[原文]:
━━━━━━━━━━
確かにそうかもしれないけど、ロックに溢れた歪んだアルバムだとも思うんだ。それに5作目の『HERE’S WHERE THE ATRINGS COME IN』でもオルガンとかメロトロンとか取り入れ始めていたしね。例えば三曲目の「Marquee」はスローなんだけど、ノイジーでフリークアウトなナンバーだよ。この作品の中では最後の曲「Martinis on the Roof」でマリンバを取り入れているんだけど、それが今作での一番の新しい試みかな。地元の学校に行って借りて来たんだけど、一番最後にレコーディングしたパートなんだ。ソフト…って感じだったら8作目の『HERE’S TO SHUTTING UP』の方がしっくり来るかなぁ。
 
 
●私はこの『INDOOR LIVING』と、あなたのソロ・ワークであるPORTASTATICに近い雰囲気を感じたんです。それぞれの活動から影響があったりしましたか?
影響の部分では分からないな。ただPORTASTATICではキーボードだったりホーンだったり、様々なパートのフレーズをしっかりと考えるんだ。何回もやり直したりしてね。SUPERCHUNKよりPORTASTATICの方が実験的なんだよ。
 
 
●『INDOOR LIVING』がリリースされた時、私はレコード屋だったのですが物凄くこのアルバムは売れたんです。新しいファンも確実に増えていたし。
僕にとっても『INDOOR LIVING』はこれまでの中でも大好きな作品だよ。へヴィーな面と新しい面がマッチした感じだったからね。最近僕達はSUPERCHUNKの中でのいわゆる「ポピュラー・ソング」を演奏するようにしてるんだ。例えば『INDOOR LIVING』だったら「Watery Hands」をね。しばらく演ってなかったから忘れてたけど(笑)。
 
 
●そしてその後が『COME PICK ME UP』(99年)ですね。これはSUPERCHUNKとMERGE RECORDSの10周年にあたる記念作なのですが、何かプランとかありましたか?
10周年とか記念とかは全く考えてなかったよ。ただJim O'Rourke(今作のプロデューサー)と一緒に出来るって事だけで最高だった。でね、今作のプランとしては「新しいアングルから見たポップ・レコード…それもSUPERCHUNKのサウンドのままで!」っていうのがあったんだ。そこでNEW ORDERとかDavid Bowieなどのレコードを聴いて考えたりもして。ただ同時にストリングスを入れたいっていうのが最初からあった。だから何人かの人からはこのアルバムを「ライト過ぎる」なんて言われたりもしたんだけど、ただ僕はこのアルバムに入っている曲が大好きだよ。特に「Hello Hawk」はSUPERCHUNKの中でも最高のシングルだと思うんだ。
━━━━━━━━━━
[指示 1]: 原文のうち「確かにそうかもしれないけど、ロックに溢れた歪んだアルバムだとも思うんだ。それに5作目の『HERE’S WHERE THE」で始まり「TICの方が実験的なんだよ。」で終わる部分を、「マリンバ」を「ビブラフォン」に変えて書き直してください。
[指示 2]: 原文で「10周年とか記念とかは」から始まる段落を、主な事実を残して箇条書きにまとめてください。
この後に続く行は、原文とは関係のない別の資料です。

[データ内容]:
━━━━━━━━━━
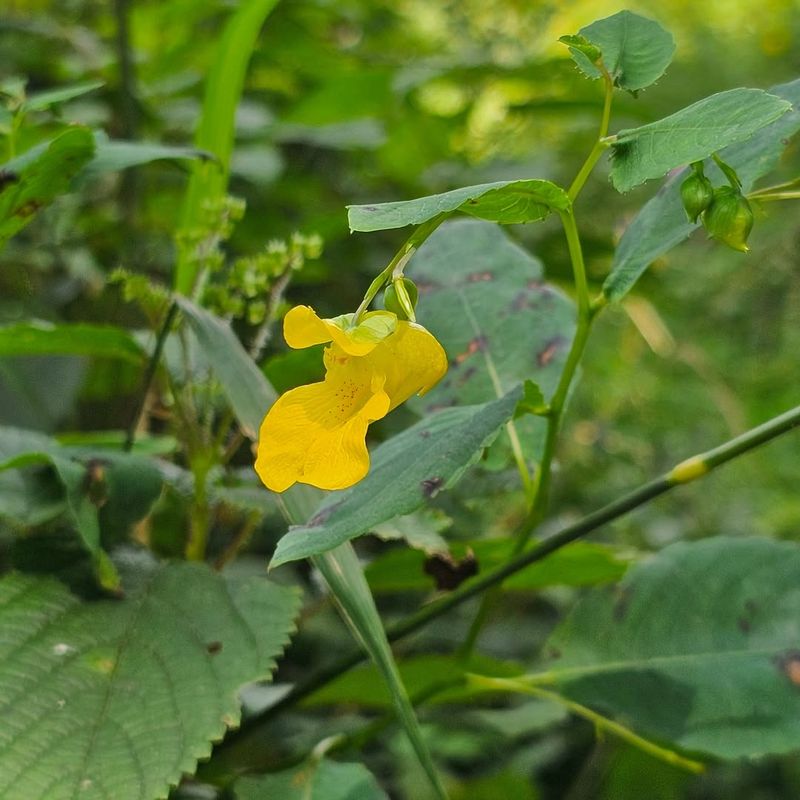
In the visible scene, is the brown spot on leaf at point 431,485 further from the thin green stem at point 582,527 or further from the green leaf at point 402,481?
the thin green stem at point 582,527

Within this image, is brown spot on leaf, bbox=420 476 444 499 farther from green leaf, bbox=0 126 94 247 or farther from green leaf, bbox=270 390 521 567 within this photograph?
green leaf, bbox=0 126 94 247

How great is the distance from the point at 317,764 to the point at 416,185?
1.08 m

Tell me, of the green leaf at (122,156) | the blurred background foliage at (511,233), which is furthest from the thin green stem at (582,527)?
the green leaf at (122,156)

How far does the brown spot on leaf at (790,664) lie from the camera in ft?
2.50

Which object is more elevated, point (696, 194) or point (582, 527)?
point (696, 194)

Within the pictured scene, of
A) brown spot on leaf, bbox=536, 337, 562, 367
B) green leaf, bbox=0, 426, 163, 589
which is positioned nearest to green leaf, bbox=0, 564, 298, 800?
green leaf, bbox=0, 426, 163, 589

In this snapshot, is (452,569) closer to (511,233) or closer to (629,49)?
(629,49)

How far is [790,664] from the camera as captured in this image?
77 centimetres

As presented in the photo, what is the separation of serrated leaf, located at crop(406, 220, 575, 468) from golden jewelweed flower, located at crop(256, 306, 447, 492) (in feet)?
0.93

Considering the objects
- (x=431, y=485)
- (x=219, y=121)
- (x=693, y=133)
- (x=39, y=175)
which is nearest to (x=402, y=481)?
(x=431, y=485)

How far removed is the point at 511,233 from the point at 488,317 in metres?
━━━━━━━━━━
[解答例 1]:
確かにそうかもしれないけど、ロックに溢れた歪んだアルバムだとも思うんだ。それに5作目の『HERE’S WHERE THE ATRINGS COME IN』でもオルガンとかメロトロンとか取り入れ始めていたしね。例えば三曲目の「Marquee」はスローなんだけど、ノイジーでフリークアウトなナンバーだよ。この作品の中では最後の曲「Martinis on the Roof」でビブラフォンを取り入れているんだけど、それが今作での一番の新しい試みかな。地元の学校に行って借りて来たんだけど、一番最後にレコーディングしたパートなんだ。ソフト…って感じだったら8作目の『HERE’S TO SHUTTING UP』の方がしっくり来るかなぁ。
 
 
●私はこの『INDOOR LIVING』と、あなたのソロ・ワークであるPORTASTATICに近い雰囲気を感じたんです。それぞれの活動から影響があったりしましたか?
影響の部分では分からないな。ただPORTASTATICではキーボードだったりホーンだったり、様々なパートのフレーズをしっかりと考えるんだ。何回もやり直したりしてね。SUPERCHUNKよりPORTASTATICの方が実験的なんだよ。

[解答例 2]:
- 10周年や記念作であることはまったく考えていなかった。
- プロデューサーのJim O'Rourkeと一緒に制作できたことが何より最高だった。
- 「新しいアングルから見たポップ・レコードを、SUPERCHUNKのサウンドのままで作る」という計画があった。
- NEW ORDERやDavid Bowieなどのレコードを聴いて考えたりもした。
- ストリングスを入れたいという考えは最初からあった。
- 何人かからは「ライト過ぎる」と言われたが、本人は収録曲が大好きである。
- 特に「Hello Hawk」はSUPERCHUNKの中でも最高のシングルだと考えている。